- [Data rows]

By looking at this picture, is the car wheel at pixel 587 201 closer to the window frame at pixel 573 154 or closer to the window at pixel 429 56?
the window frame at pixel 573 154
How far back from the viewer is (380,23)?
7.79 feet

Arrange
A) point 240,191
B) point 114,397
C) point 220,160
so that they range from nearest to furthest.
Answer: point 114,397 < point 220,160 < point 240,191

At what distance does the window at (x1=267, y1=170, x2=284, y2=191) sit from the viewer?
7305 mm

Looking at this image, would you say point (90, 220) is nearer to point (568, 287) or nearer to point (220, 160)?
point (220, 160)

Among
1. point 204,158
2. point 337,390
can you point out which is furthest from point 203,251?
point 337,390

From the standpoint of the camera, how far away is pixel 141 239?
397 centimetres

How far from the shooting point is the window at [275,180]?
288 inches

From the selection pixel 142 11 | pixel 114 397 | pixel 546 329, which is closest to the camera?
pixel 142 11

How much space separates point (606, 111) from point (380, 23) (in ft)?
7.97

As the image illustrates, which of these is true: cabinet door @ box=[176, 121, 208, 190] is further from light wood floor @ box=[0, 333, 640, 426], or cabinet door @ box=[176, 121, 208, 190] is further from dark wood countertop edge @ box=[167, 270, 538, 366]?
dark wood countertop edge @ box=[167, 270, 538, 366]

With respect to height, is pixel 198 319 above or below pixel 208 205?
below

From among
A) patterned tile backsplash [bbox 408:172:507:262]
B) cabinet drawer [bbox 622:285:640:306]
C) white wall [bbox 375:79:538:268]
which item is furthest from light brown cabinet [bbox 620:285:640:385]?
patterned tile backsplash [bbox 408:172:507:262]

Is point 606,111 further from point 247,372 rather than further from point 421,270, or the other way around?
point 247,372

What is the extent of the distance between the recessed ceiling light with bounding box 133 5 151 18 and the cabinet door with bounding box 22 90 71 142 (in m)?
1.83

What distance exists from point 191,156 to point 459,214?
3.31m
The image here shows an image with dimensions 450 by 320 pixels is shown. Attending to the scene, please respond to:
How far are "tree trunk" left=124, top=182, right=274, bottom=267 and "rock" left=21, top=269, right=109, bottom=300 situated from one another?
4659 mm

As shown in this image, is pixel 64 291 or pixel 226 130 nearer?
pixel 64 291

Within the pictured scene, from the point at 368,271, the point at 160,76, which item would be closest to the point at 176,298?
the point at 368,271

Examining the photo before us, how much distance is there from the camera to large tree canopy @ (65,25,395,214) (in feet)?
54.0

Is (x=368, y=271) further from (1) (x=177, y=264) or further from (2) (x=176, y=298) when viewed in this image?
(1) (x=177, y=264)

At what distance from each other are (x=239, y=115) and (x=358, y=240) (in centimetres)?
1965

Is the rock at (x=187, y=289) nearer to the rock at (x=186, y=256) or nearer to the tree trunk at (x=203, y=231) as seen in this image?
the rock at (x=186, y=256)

- [Exercise]
Render the records from the line containing "Is the rock" through the end of the records, both ends included, as a two-column CSV with the columns input and output. Give one row per record, with its text and its answer each in a single quoted field and any line breaks replaced by spaces.

- [Exercise result]
input,output
"Is the rock at (x=187, y=289) nearer to the rock at (x=186, y=256) or nearer to the tree trunk at (x=203, y=231) as seen in this image?","the rock at (x=186, y=256)"